Cabinet Minister Government of Bihar
- In office 29 July 2017 – 16 November 2020
- Ministry: Term
- Minister of Urban Development & Housing: 29 July 2017 - 16 November 2020

Member of Bihar Legislative Assembly
- In office 2010–2020
- Preceded by: Bijendra Chaudhary
- Succeeded by: Bijendra Chaudhary
- Constituency: Muzaffarpur

Personal details
- Born: 9 October 1946 (age 79)
- Party: Bharatiya Janata Party
- Spouse: Rajkumari Sinha
- Children: 4

= Suresh Kumar Sharma =

Indian politician

Suresh Kumar Sharma (born 9 October 1946) is an Indian politician associated with Bharatiya Janata Party who served as the Minister of Urban Development & Housing in Sixth Nitish Kumar ministry.

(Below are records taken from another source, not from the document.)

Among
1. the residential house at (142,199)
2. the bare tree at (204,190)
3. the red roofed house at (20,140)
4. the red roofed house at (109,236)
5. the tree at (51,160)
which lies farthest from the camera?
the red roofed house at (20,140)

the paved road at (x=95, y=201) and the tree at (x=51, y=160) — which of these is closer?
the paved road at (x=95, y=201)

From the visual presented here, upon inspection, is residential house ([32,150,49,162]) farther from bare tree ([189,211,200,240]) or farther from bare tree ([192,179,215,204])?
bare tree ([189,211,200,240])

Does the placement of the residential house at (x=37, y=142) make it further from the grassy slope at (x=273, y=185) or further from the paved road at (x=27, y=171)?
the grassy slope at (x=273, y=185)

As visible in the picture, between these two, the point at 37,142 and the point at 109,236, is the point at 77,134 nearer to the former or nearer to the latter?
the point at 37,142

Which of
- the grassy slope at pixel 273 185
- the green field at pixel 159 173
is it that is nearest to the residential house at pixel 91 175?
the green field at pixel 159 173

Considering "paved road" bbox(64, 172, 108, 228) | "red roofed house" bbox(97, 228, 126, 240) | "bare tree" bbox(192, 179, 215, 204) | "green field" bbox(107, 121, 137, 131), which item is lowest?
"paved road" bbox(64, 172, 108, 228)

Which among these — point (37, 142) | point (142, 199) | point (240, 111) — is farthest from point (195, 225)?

He lost 2020 election from Muzaffarpur (Vidhan Sabha constituency) against Bijendra Chaudhary of Indian National Congress.

== Political Background ==
First time He was elected to the Bihar Legislative Assembly from Muzaffarpur (Vidhan Sabha constituency) as a member of the Bharatiya Janata Party in 2010.

Again in the 2015 He had won from the same seat Muzaffarpur (Vidhan Sabha constituency) elected second time for the Bihar Legislative Assembly as a Member of Bharatiya Janata Party.

Suresh Kumar Sharma lost 2020 Bihar Legislative assembly election from Muzaffarpur (Vidhan Sabha constituency).